Citing the two previous MAGA marches in November and December 2020, which both resulted in violence, a USPIS Intelligence Summary dated December 22, 2020 laid out the possible potential for civil unrest at the “Million MAGA March – Round III” on January 6, 2021.
The threat assessment outlined a number of rally points where participants were planning to meet before heading to Washington, DC, as well as a number of posts on Parler in support of the march and calling for violence. The posts included in the summary had incredibly inflammatory language, including: “Hang EVERY TRAITOR ON JAN 6Th!”, “When Antifa Communists and the Bolsheviks Leninists and Marxists show up, stomp them into oblivion” and “NO MORE MARCHING ACTION TIME”.

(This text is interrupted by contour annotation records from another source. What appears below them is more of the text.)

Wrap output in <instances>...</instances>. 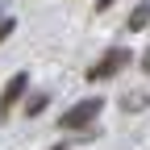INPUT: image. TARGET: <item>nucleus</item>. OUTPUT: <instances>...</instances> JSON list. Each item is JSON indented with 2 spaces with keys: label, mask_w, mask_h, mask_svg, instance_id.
<instances>
[{
  "label": "nucleus",
  "mask_w": 150,
  "mask_h": 150,
  "mask_svg": "<svg viewBox=\"0 0 150 150\" xmlns=\"http://www.w3.org/2000/svg\"><path fill=\"white\" fill-rule=\"evenodd\" d=\"M129 59H134V54L121 50V46H117V50H108L100 63H92V67H88V83H96V79H112L121 67H129Z\"/></svg>",
  "instance_id": "obj_2"
},
{
  "label": "nucleus",
  "mask_w": 150,
  "mask_h": 150,
  "mask_svg": "<svg viewBox=\"0 0 150 150\" xmlns=\"http://www.w3.org/2000/svg\"><path fill=\"white\" fill-rule=\"evenodd\" d=\"M42 108H46V96H42V92H38L33 100H25V117H38V112H42Z\"/></svg>",
  "instance_id": "obj_5"
},
{
  "label": "nucleus",
  "mask_w": 150,
  "mask_h": 150,
  "mask_svg": "<svg viewBox=\"0 0 150 150\" xmlns=\"http://www.w3.org/2000/svg\"><path fill=\"white\" fill-rule=\"evenodd\" d=\"M142 71H150V46H146V54H142Z\"/></svg>",
  "instance_id": "obj_7"
},
{
  "label": "nucleus",
  "mask_w": 150,
  "mask_h": 150,
  "mask_svg": "<svg viewBox=\"0 0 150 150\" xmlns=\"http://www.w3.org/2000/svg\"><path fill=\"white\" fill-rule=\"evenodd\" d=\"M13 25H17V21H0V42H4V38L13 33Z\"/></svg>",
  "instance_id": "obj_6"
},
{
  "label": "nucleus",
  "mask_w": 150,
  "mask_h": 150,
  "mask_svg": "<svg viewBox=\"0 0 150 150\" xmlns=\"http://www.w3.org/2000/svg\"><path fill=\"white\" fill-rule=\"evenodd\" d=\"M100 108H104V100L100 96H88V100H79V104H71L67 112H63V129H88L92 121H96L100 117Z\"/></svg>",
  "instance_id": "obj_1"
},
{
  "label": "nucleus",
  "mask_w": 150,
  "mask_h": 150,
  "mask_svg": "<svg viewBox=\"0 0 150 150\" xmlns=\"http://www.w3.org/2000/svg\"><path fill=\"white\" fill-rule=\"evenodd\" d=\"M25 88H29V75H25V71H17L13 79L4 83V92H0V117H8V112H13V104L21 100V92H25Z\"/></svg>",
  "instance_id": "obj_3"
},
{
  "label": "nucleus",
  "mask_w": 150,
  "mask_h": 150,
  "mask_svg": "<svg viewBox=\"0 0 150 150\" xmlns=\"http://www.w3.org/2000/svg\"><path fill=\"white\" fill-rule=\"evenodd\" d=\"M108 4H112V0H96V8H108Z\"/></svg>",
  "instance_id": "obj_8"
},
{
  "label": "nucleus",
  "mask_w": 150,
  "mask_h": 150,
  "mask_svg": "<svg viewBox=\"0 0 150 150\" xmlns=\"http://www.w3.org/2000/svg\"><path fill=\"white\" fill-rule=\"evenodd\" d=\"M146 25H150V0H142V4H138L134 13H129V21H125V29L134 33V29H146Z\"/></svg>",
  "instance_id": "obj_4"
}]
</instances>
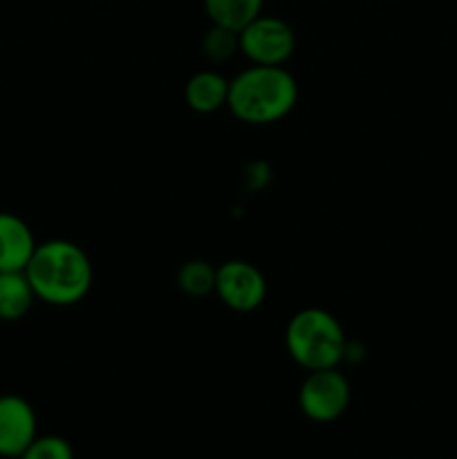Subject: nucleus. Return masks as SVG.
<instances>
[{
	"instance_id": "nucleus-5",
	"label": "nucleus",
	"mask_w": 457,
	"mask_h": 459,
	"mask_svg": "<svg viewBox=\"0 0 457 459\" xmlns=\"http://www.w3.org/2000/svg\"><path fill=\"white\" fill-rule=\"evenodd\" d=\"M237 40L240 52L249 58L251 65H285L296 48V36L289 22L264 13L237 31Z\"/></svg>"
},
{
	"instance_id": "nucleus-4",
	"label": "nucleus",
	"mask_w": 457,
	"mask_h": 459,
	"mask_svg": "<svg viewBox=\"0 0 457 459\" xmlns=\"http://www.w3.org/2000/svg\"><path fill=\"white\" fill-rule=\"evenodd\" d=\"M349 381L339 368L312 370L298 390V406L312 421L330 424L339 420L349 406Z\"/></svg>"
},
{
	"instance_id": "nucleus-13",
	"label": "nucleus",
	"mask_w": 457,
	"mask_h": 459,
	"mask_svg": "<svg viewBox=\"0 0 457 459\" xmlns=\"http://www.w3.org/2000/svg\"><path fill=\"white\" fill-rule=\"evenodd\" d=\"M202 49L211 61H227L233 54L240 52V40L237 31L227 30V27L213 25L202 39Z\"/></svg>"
},
{
	"instance_id": "nucleus-2",
	"label": "nucleus",
	"mask_w": 457,
	"mask_h": 459,
	"mask_svg": "<svg viewBox=\"0 0 457 459\" xmlns=\"http://www.w3.org/2000/svg\"><path fill=\"white\" fill-rule=\"evenodd\" d=\"M298 101V83L282 65H251L228 81L227 106L251 126L280 121Z\"/></svg>"
},
{
	"instance_id": "nucleus-11",
	"label": "nucleus",
	"mask_w": 457,
	"mask_h": 459,
	"mask_svg": "<svg viewBox=\"0 0 457 459\" xmlns=\"http://www.w3.org/2000/svg\"><path fill=\"white\" fill-rule=\"evenodd\" d=\"M264 0H204L211 22L227 30L240 31L263 13Z\"/></svg>"
},
{
	"instance_id": "nucleus-1",
	"label": "nucleus",
	"mask_w": 457,
	"mask_h": 459,
	"mask_svg": "<svg viewBox=\"0 0 457 459\" xmlns=\"http://www.w3.org/2000/svg\"><path fill=\"white\" fill-rule=\"evenodd\" d=\"M25 273L36 299L56 307L81 303L94 278L90 255L79 245L61 238L40 242Z\"/></svg>"
},
{
	"instance_id": "nucleus-8",
	"label": "nucleus",
	"mask_w": 457,
	"mask_h": 459,
	"mask_svg": "<svg viewBox=\"0 0 457 459\" xmlns=\"http://www.w3.org/2000/svg\"><path fill=\"white\" fill-rule=\"evenodd\" d=\"M36 242L30 224L9 211H0V272H25Z\"/></svg>"
},
{
	"instance_id": "nucleus-12",
	"label": "nucleus",
	"mask_w": 457,
	"mask_h": 459,
	"mask_svg": "<svg viewBox=\"0 0 457 459\" xmlns=\"http://www.w3.org/2000/svg\"><path fill=\"white\" fill-rule=\"evenodd\" d=\"M215 272L218 267H211L206 260H188L177 272V287L191 299H202L215 291Z\"/></svg>"
},
{
	"instance_id": "nucleus-3",
	"label": "nucleus",
	"mask_w": 457,
	"mask_h": 459,
	"mask_svg": "<svg viewBox=\"0 0 457 459\" xmlns=\"http://www.w3.org/2000/svg\"><path fill=\"white\" fill-rule=\"evenodd\" d=\"M285 345L289 357L312 372L339 368L345 359L348 339L334 314L321 307H305L287 323Z\"/></svg>"
},
{
	"instance_id": "nucleus-10",
	"label": "nucleus",
	"mask_w": 457,
	"mask_h": 459,
	"mask_svg": "<svg viewBox=\"0 0 457 459\" xmlns=\"http://www.w3.org/2000/svg\"><path fill=\"white\" fill-rule=\"evenodd\" d=\"M34 290L25 272H0V321H18L31 309Z\"/></svg>"
},
{
	"instance_id": "nucleus-7",
	"label": "nucleus",
	"mask_w": 457,
	"mask_h": 459,
	"mask_svg": "<svg viewBox=\"0 0 457 459\" xmlns=\"http://www.w3.org/2000/svg\"><path fill=\"white\" fill-rule=\"evenodd\" d=\"M39 437V420L27 399L0 394V457L21 459Z\"/></svg>"
},
{
	"instance_id": "nucleus-6",
	"label": "nucleus",
	"mask_w": 457,
	"mask_h": 459,
	"mask_svg": "<svg viewBox=\"0 0 457 459\" xmlns=\"http://www.w3.org/2000/svg\"><path fill=\"white\" fill-rule=\"evenodd\" d=\"M215 294L233 312H254L267 299V281L255 264L227 260L215 272Z\"/></svg>"
},
{
	"instance_id": "nucleus-9",
	"label": "nucleus",
	"mask_w": 457,
	"mask_h": 459,
	"mask_svg": "<svg viewBox=\"0 0 457 459\" xmlns=\"http://www.w3.org/2000/svg\"><path fill=\"white\" fill-rule=\"evenodd\" d=\"M184 99L191 110L209 115L227 106L228 99V79L220 72L204 70L193 74L184 88Z\"/></svg>"
},
{
	"instance_id": "nucleus-14",
	"label": "nucleus",
	"mask_w": 457,
	"mask_h": 459,
	"mask_svg": "<svg viewBox=\"0 0 457 459\" xmlns=\"http://www.w3.org/2000/svg\"><path fill=\"white\" fill-rule=\"evenodd\" d=\"M21 459H74V448L58 435H39Z\"/></svg>"
}]
</instances>
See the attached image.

The second USPIS Intelligence Summary, dated December 30, 2020, focuses on an “uncensored social media platform” called Wimkin, which had quickly become a “hub for publicizing militia groups.” iCOP analysts found that Wimkin, which was removed from the Apple App store and the Google Play store in the days after the insurrection, was being used to organize a “Million Militia March” planned for January 20, 2021. The march’s page was being run by a user who was also the founder of a private military company, “1st Regiment of the Restored American Republic (1R3)”. “The founder and its members are not advocating for a peaceful demonstration,” analysts wrote. Comments on the event page included calls for violence—”there will be blood”—and members also discussed attending the Million MAGA March on January 6.
Postal inspectors circulated both assessments far and wide. Recipients included officials at the Department of Justice, Department of Homeland Security, the FBI, US Capitol Police, Maryland and Virginia state governments, New York State troopers, the Supreme Court, the Senate, the Air Force, the Navy and even Amtrak. Yet, despite weeks of notice of serious threats of violence, many of these same agencies failed to adequately respond. CREW previously reported that Trump’s DOJ chose not to brief Congress ahead of January 6, DHS Federal Protective Services and the Secret Service downplayed warning signs of violence and Park Police was overwhelmed hours before the attack on the Capitol began. A Senate investigation similarly found evidence of poor communication and planning.
Previous reporting confirms that iCOP kept law enforcement agencies informed in the days after the attack on the Capitol, and has continued to monitor inflammatory social media posts. The assessments reviewed by CREW provide the first example of iCOP’s involvement ahead of the insurrection, and add to a disturbing reality: federal agencies, state governments and elected officials knew our democracy could face a violent attack and failed to adequately act to protect it.